Deux des tribus que nous étudions ici n'imaginent pas que les hommes et les femmes puissent être de tempérament différents. Sans doute reconnaissent-elles à chaque sexe un rôle économique et religieux distinct, des compétences particulières, une vulnérabilité spéciale aux maléfices et aux influences surnaturelles. Les Aparesh croient que la peinture en couleurs est le partage exclusif des hommes, et les Mundugumor considèrent la pêche comme une tâche essentiellement féminine. Mais toute idée est absente chez elles que des traits tempéramentaux de l'ordre de la domination, de la bravoure, de l'agressivité, de l'objectivité, de la malléabilité puissent être inaliénablement associés à un sexe -en opposition avec l'autre. Voilà qui peut paraître étrange à notre civilisation qui, dans sa sociologie, sa médecine, son argot, sa poésie, son obscénité, admet les différences socialement définies entre les sexes comme ayant un fondement inné dans le tempérament, et explique toute déviation du rôle socialement déterminé comme une anomalie qui trouve son origine dans l'hérédité et les acquisitions de la première enfance. Et ce fut pour moi-même une surprise, car j'avais été accoutumée à penser en termes de "type mêlé", d'hommes à tempérament "féminin", de femmes à l'esprit "masculin". Je m'étais fixé pour tâche une étude du conditionnement de la personnalité sociale de chaque sexe, dans l'espoir qu'elle jetterait quelque lumière sur la différence entre hommes et femmes.
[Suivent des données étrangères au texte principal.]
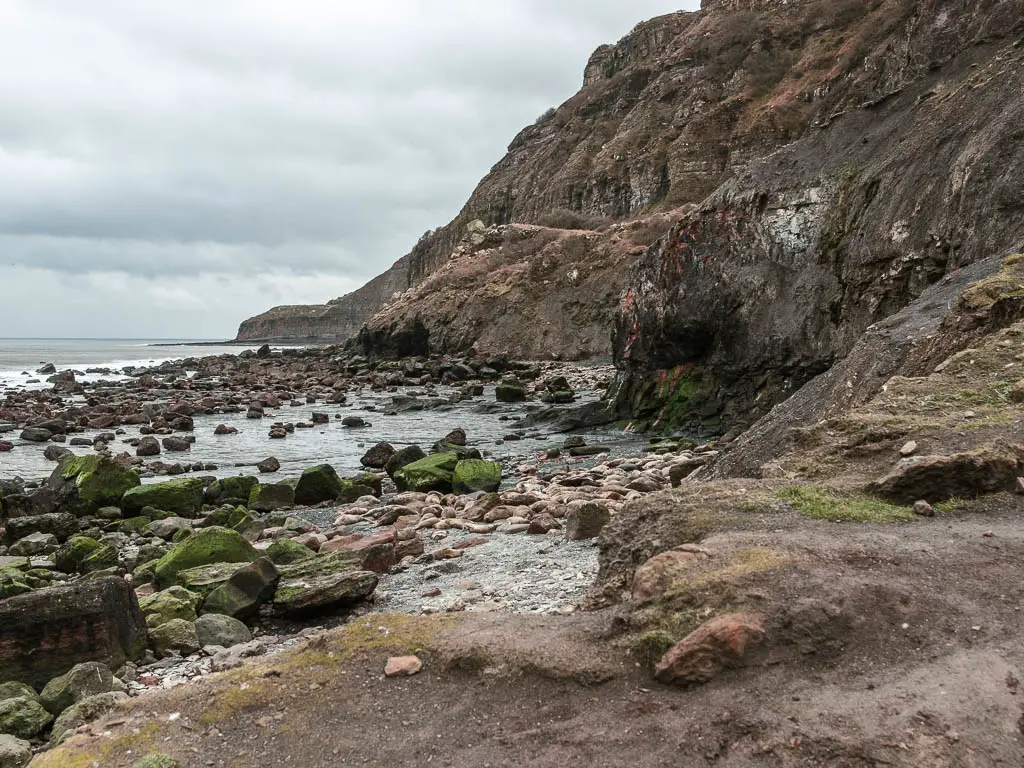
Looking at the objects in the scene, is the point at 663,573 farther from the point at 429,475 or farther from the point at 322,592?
the point at 429,475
Je partageais la croyance générale de notre société qu'il existait un tempérament lié au sexe, et qui pouvait, au plus, n'être que déformé ou détourné de son expression normale. J'étais loin de soupçonner que les tempéraments que nous considérons comme propres à un sexe donné peuvent n'être que de simples variantes du tempérament humain, et que c'est l'éducation qui, avec plus ou moins de succès et selon les individus, permet aux hommes ou aux femmes, ou aux deux, de s'en approcher." (p.14-20)
-Margaret Mead, Mœurs et sexualité en Océanie, Plon, coll Terre humaine, 1963 (1928-1935 pour les ouvrages états-uniens d'origine), 608 pages.